M P Architects LLP also has in place procedures to deal with a suspected data security breach and the practice will notify the Information Commissioner’s Office (or any other applicable supervisory authority or regulator) and the client of a suspected breach where the Company are legally required to do so.
For how long does M P Architects LLP keep clients’ personal information?
M P Architects LLP will only retain client’s personal information for as long as is necessary to fulfil the purposes for which it was collected and processed, including for the purposes of satisfying any legal, tax, health and safety, reporting or accounting requirements.
We take appropriate technical and organisational security measures to protect your personal information. It is not sent outside of the European Economic Area (EEA).
M P Architects LLP will generally hold your personal information for the duration of our business need to carry out work for you. We usually keep your details, both paper and electronic for 6 years after the last contact with you and a further 6 years after completing your project, after which they are archived before being deleted, unless there has been a legitimate reason to retain the information for a longer period.
M P Architects LLP will generally hold a client’s personal information for the time period above, but this is subject to: (a) any minimum statutory or other legal, tax, health and safety, reporting or accounting requirements for particular data or records, and (b) the retention of some types of personal information for up to six years to protect against legal risk, e.g. if they could be believed relevant to a possible legal claim in a tribunal, County Court or High Court. This means that, generally, M P Architects LLP will “thin” the file of personal information held on a client’s file after the work has been carried out for the client based on the time period above, so that M P Architects LLP only continues to retain data that is considered strictly necessary for a longer period.
Personal information which is no longer to be retained will be securely and effectively destroyed or permanently erased from the IT systems and paper records. Third parties will also be required to destroy or erase such personal information where applicable.
In some circumstances, M P Architects LLP may anonymise client’s personal information so that it no longer permits client’s identification. In this case, M P Architects LLP may retain such information for a longer period.
Your rights in connection with your personal information
It is important that the personal information we hold about clients is accurate and up to date. Please keep M P Architects LLP informed if your personal information changes so that records can be updated, e.g. you change your contact telephone number during the period we are carrying work out for you. M P Architects LLP cannot be held responsible for any errors in client’s personal information in this regard unless relevant notifications of the change has been made.
As a data subject, clients have a number of statutory rights. Subject to certain conditions, and in certain circumstances, you have the right to:
- request access to your personal information - this is usually known as making a data subject access request and it enables you to receive a copy of the personal information we hold about you and to check that we are lawfully processing it
- request rectification of your personal information - this enables you to have any inaccurate or incomplete personal information we hold about you corrected
- request the erasure of your personal information - this enables you to ask us to delete or remove your personal information where there’s no compelling reason for its continued processing, e.g. it’s no longer necessary in relation to the purpose for which it was originally collected
- restrict the processing of your personal information - this enables you to ask M P Architects LLP to suspend the processing of your personal information, e.g. if you contest its accuracy and want us to verify its accuracy
- object to the processing of your personal information - this enables you to ask us to stop processing your personal information where we are relying on the legitimate interests of the business as our legal basis for processing and there is something relating to your particular situation which makes you decide to object to processing on this ground
- data portability - this gives you the right to request the transfer of your personal information to another party so that you can reuse it across different services for your own purposes.
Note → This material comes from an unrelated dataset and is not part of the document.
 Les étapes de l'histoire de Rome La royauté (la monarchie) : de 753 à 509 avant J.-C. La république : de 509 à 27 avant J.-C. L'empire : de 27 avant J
If you wish to exercise any of these rights, please contact the Data Controller who will ask you to complete a form requesting to exercise this right. We may need to request specific information from you to verify your identity and check your right to access the personal information or to exercise any of your other rights. This is a security measure to ensure that your personal information is not disclosed to any person who has no right to receive it.
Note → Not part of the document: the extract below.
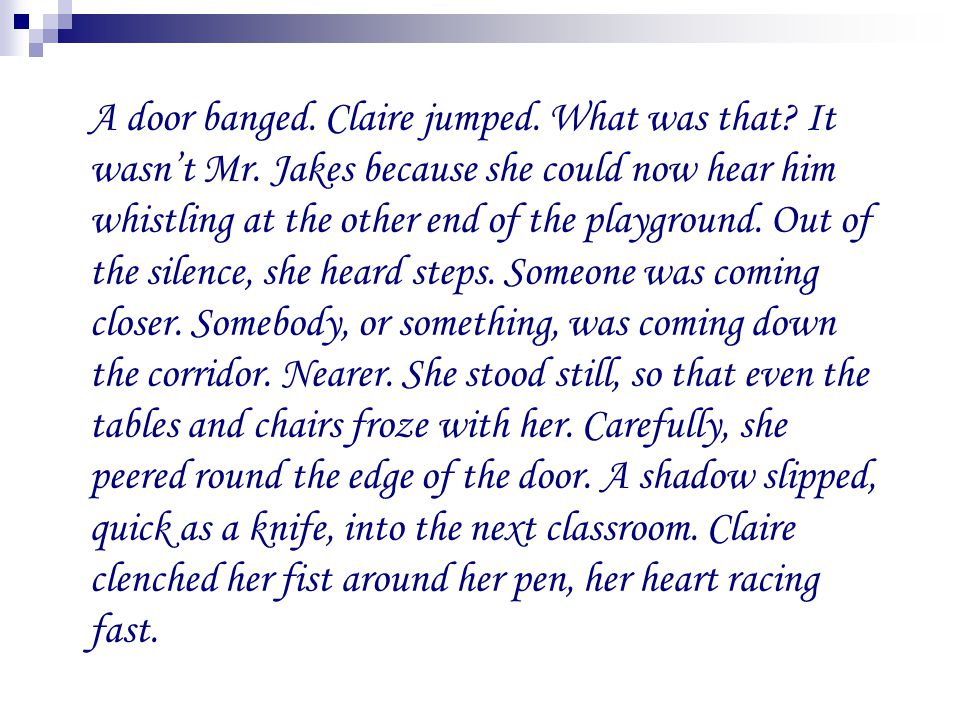 A door banged. Claire jumped. What was that. It wasn't Mr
In the limited circumstances where you have provided your consent to the processing of your personal information for a specific purpose, you have the right to withdraw your consent for that specific processing at any time. This will not, however, affect the lawfulness of processing based on your consent before its withdrawal. If you wish to withdraw your consent, please contact the Data Controller. Once we have received notification that you have withdrawn your consent, we will no longer process your personal information for the purpose you originally agreed to, unless we have another legal basis for processing.
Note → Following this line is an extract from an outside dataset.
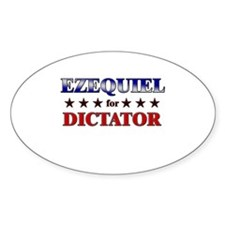 EZEQUIEL for dictator Oval Decal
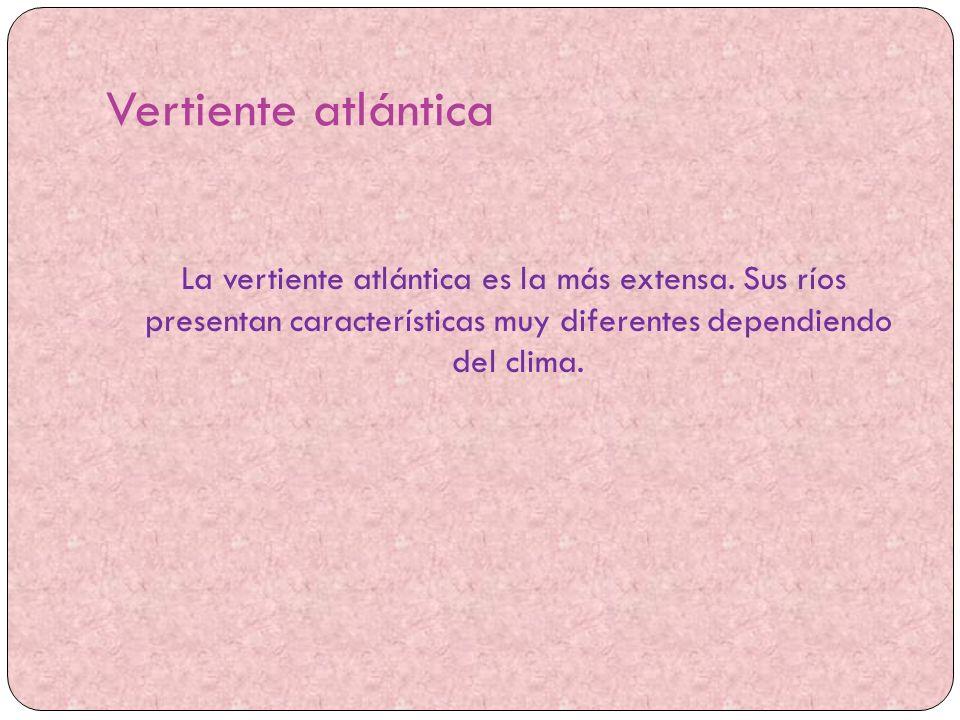 Vertiente atlántica La vertiente atlántica es la más extensa.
If you believe that M P Architects LLP has not complied with your data protection rights, you have the right to make a complaint to the Information Commissioner’s Office (ICO) at any time. The ICO is the UK supervisory authority for data protection issues.
Automated decision making
Automated decision making occurs when an electronic system uses clients’ personal information to make a decision without human intervention.
M P Architects LLP does not use automated decision making, including profiling. However, we will notify you in writing if this position changes.
Changes to this privacy notice
Last updated: July 2018
WEBSITE PRIVACY AND COOKIES POLICY
Who are we?
We are M P Architects LLP. Our address is Great Bansons, Bansons Lane, Ongar Essex CM5 9AR. You can contact us by post at the above address, by email at firstname.lastname@example.org or by telephone on 01277 364979.
The contact details of our Data Protection Officer is Claudia Gregory at the above address.
Our privacy promise
We take your privacy very seriously and we respect your privacy and data protection rights. This privacy notice aims to give you information on how we collect and process your personal data through your use of our website and our services, including any data you may provide through our websites.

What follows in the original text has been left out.